= Feiyue Group =

Large Chinese non-governmental sewing machine company

China Feiyue Sewing Machinery Group was founded in 1986 by Qiu Jibao, and is one of the largest non-state enterprises in China. Its headquarters are in Taizhou, Zhejiang province, and the company has over 30 international offices in other countries.

==Overview==
The group produces 31 series of domestic and industrial sewing equipment, including over 300 separate products. Most of the group's sales are of computerized industrial sewing machines, electronic domestic sewing machines, and automated embroidery machines. Annual sales have reached US$166,000,000.00 worldwide and have been increasing steadily for the last decade, with the company supplying international companies such as the Singer Corporation.

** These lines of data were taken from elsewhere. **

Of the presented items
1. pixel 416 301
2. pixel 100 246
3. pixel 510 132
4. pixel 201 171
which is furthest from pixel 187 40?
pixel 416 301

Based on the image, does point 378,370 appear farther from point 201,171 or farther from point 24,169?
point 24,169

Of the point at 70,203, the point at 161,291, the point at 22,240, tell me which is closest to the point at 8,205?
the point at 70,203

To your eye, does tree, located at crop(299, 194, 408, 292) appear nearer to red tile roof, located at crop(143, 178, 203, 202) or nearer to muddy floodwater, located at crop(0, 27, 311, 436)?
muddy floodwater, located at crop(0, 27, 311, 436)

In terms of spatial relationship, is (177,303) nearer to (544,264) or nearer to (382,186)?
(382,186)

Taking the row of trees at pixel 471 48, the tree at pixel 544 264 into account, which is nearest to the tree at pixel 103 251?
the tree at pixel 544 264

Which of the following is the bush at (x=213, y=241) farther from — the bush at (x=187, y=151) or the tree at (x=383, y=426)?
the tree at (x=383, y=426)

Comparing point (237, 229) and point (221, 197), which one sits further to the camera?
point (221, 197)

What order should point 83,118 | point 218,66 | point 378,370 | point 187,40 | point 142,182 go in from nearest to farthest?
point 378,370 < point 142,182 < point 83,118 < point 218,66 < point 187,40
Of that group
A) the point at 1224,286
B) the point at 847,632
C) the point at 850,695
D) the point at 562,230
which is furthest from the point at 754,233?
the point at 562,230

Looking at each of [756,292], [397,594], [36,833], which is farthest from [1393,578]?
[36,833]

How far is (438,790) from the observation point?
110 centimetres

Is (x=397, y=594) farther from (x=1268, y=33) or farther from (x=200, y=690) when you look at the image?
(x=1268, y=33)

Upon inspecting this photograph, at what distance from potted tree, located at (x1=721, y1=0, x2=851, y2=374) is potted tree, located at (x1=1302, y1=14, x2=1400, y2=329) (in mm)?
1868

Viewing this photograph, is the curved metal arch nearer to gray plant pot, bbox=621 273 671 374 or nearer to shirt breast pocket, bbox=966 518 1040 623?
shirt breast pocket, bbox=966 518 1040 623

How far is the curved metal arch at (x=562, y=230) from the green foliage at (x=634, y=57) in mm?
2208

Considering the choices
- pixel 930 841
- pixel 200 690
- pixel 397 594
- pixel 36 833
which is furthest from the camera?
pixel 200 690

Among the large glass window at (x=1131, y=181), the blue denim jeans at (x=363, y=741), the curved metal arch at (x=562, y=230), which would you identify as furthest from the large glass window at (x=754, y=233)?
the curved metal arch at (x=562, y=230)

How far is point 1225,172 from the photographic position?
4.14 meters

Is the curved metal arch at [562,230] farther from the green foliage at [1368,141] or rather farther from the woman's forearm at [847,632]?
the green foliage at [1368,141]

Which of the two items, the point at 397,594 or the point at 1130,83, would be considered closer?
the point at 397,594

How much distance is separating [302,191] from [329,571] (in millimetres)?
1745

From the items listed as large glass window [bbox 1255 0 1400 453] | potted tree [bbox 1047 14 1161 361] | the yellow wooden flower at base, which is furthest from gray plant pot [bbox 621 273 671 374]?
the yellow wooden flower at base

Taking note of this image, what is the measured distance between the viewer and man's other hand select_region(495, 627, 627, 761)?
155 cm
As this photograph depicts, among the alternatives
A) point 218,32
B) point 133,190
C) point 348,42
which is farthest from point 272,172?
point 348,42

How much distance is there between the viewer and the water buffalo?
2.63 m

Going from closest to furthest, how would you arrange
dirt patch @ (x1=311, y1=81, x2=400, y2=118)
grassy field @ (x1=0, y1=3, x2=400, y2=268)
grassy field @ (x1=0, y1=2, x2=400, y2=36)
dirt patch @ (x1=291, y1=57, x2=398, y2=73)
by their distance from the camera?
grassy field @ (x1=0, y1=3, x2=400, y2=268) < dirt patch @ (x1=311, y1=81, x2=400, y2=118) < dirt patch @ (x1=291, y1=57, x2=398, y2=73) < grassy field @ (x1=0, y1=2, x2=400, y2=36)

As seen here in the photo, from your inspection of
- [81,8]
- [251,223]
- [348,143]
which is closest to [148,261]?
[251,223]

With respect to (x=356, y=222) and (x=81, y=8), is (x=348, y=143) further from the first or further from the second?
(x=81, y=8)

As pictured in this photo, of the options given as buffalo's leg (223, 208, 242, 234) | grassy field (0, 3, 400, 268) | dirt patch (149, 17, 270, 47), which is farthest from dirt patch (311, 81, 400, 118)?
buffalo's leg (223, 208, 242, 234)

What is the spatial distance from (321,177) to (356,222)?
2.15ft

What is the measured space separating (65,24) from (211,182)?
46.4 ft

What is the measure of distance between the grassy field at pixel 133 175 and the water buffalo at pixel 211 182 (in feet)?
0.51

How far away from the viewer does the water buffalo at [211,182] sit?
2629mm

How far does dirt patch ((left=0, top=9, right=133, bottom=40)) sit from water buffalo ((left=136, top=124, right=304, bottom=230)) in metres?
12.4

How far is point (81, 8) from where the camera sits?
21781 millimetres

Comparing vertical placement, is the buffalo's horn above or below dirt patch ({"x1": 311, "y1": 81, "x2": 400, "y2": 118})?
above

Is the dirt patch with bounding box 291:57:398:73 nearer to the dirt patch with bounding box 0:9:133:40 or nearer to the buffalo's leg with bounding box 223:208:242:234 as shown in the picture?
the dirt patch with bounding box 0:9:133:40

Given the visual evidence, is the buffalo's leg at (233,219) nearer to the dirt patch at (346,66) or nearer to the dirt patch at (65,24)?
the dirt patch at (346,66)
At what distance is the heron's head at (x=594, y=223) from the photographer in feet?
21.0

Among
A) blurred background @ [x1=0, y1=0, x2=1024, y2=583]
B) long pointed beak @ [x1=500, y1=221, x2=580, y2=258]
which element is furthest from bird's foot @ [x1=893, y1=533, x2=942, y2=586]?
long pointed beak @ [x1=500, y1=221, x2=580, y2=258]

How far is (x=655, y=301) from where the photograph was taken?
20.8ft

At the beginning of 2009, China Feiyue went through a restructuring process in order to minimize financial damage from the 2008 financial crisis. Feiyue saw its sales plummet due to fear of an economic downturn from its largest customers. As part of the restructuring, the company gained several new investors, and the company was able to enter other markets such as recycling, automotive and other industries with the help of the new participants.

==China Feiyue USA Inc.==
China Feiyue USA Inc. was established in 1997 in Pomona, California, primarily to gather market data and research information about the North American market, but also to offer aftersales service to North American customers. The company has since moved its facilities to Chino, California. To date, it has formed partnerships with over 1,500 dealers in the United States to promote, distribute or service Feiyue products. China Feiyue USA Inc. is led by general manager Ke Dong, a native of Hangzhou, China.